- _GIVEN TASK_
Write out every record in full, exactly as written, please.

- _MATERIAL PROVIDED_

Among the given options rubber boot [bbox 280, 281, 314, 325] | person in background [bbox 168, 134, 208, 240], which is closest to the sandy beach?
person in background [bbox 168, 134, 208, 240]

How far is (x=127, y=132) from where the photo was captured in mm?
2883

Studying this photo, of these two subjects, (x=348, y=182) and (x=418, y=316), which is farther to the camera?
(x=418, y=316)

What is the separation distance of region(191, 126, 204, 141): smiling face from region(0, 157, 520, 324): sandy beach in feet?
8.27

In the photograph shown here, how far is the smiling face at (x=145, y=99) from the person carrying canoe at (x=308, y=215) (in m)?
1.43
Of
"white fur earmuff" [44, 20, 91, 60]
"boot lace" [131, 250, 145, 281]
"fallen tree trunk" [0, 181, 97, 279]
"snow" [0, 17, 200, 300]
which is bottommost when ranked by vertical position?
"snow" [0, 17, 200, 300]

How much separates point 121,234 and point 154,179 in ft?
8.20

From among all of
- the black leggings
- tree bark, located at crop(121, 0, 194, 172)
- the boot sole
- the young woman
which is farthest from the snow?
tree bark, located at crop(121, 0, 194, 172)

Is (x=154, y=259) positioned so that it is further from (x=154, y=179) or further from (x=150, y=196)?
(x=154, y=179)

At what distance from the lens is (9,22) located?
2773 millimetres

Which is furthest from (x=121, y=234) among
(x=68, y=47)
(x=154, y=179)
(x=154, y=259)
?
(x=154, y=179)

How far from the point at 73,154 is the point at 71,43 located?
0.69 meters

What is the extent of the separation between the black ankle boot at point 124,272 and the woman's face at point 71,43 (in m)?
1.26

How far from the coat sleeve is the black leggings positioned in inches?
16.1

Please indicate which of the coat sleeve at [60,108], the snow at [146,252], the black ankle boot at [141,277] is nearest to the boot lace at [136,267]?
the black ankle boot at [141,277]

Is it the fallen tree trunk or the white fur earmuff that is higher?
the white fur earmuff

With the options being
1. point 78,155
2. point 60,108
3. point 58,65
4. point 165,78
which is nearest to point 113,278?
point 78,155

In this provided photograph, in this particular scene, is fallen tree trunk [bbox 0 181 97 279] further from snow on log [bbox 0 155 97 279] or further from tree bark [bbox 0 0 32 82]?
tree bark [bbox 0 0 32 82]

- _OUTPUT OF THE TASK_
Among the given options rubber boot [bbox 280, 281, 314, 325] | person in background [bbox 168, 134, 208, 240], which is closest to the sandy beach?
person in background [bbox 168, 134, 208, 240]

How far is (x=127, y=132) from where the photo was captured in mm?
2883

Studying this photo, of these two subjects, (x=348, y=182) and (x=418, y=316), which is farther to the camera?
(x=418, y=316)

What is the separation distance of region(191, 126, 204, 141): smiling face from region(0, 157, 520, 324): sandy beach in feet?
8.27

In the photograph shown here, how far is the smiling face at (x=145, y=99) from the person carrying canoe at (x=308, y=215) (in m)?
1.43
Of
"white fur earmuff" [44, 20, 91, 60]
"boot lace" [131, 250, 145, 281]
"fallen tree trunk" [0, 181, 97, 279]
"snow" [0, 17, 200, 300]
which is bottommost when ranked by vertical position?
"snow" [0, 17, 200, 300]

How much separates point 121,234 and point 154,179 in ft?
8.20

From among all of
- the black leggings
- tree bark, located at crop(121, 0, 194, 172)
- the boot sole
- the young woman
which is farthest from the snow?
tree bark, located at crop(121, 0, 194, 172)

Is (x=154, y=259) positioned so that it is further from (x=154, y=179) or further from (x=150, y=196)?
(x=154, y=179)

At what distance from the lens is (9,22) located?
2773 millimetres

Which is furthest from (x=121, y=234) among
(x=68, y=47)
(x=154, y=179)
(x=154, y=259)
?
(x=154, y=179)

How far from the point at 73,154 is the point at 71,43 located?
0.69 meters

What is the extent of the separation between the black ankle boot at point 124,272 and the woman's face at point 71,43 (in m)?
1.26

How far from the coat sleeve is the black leggings positioned in inches?
16.1

Please indicate which of the coat sleeve at [60,108], the snow at [146,252], the black ankle boot at [141,277] is nearest to the boot lace at [136,267]?
the black ankle boot at [141,277]

Is it the fallen tree trunk or the white fur earmuff that is higher?
the white fur earmuff

With the options being
1. point 78,155
2. point 60,108
3. point 58,65
4. point 165,78
which is nearest to point 113,278?
point 78,155

In this provided photograph, in this particular scene, is fallen tree trunk [bbox 0 181 97 279] further from snow on log [bbox 0 155 97 279] or further from tree bark [bbox 0 0 32 82]?
tree bark [bbox 0 0 32 82]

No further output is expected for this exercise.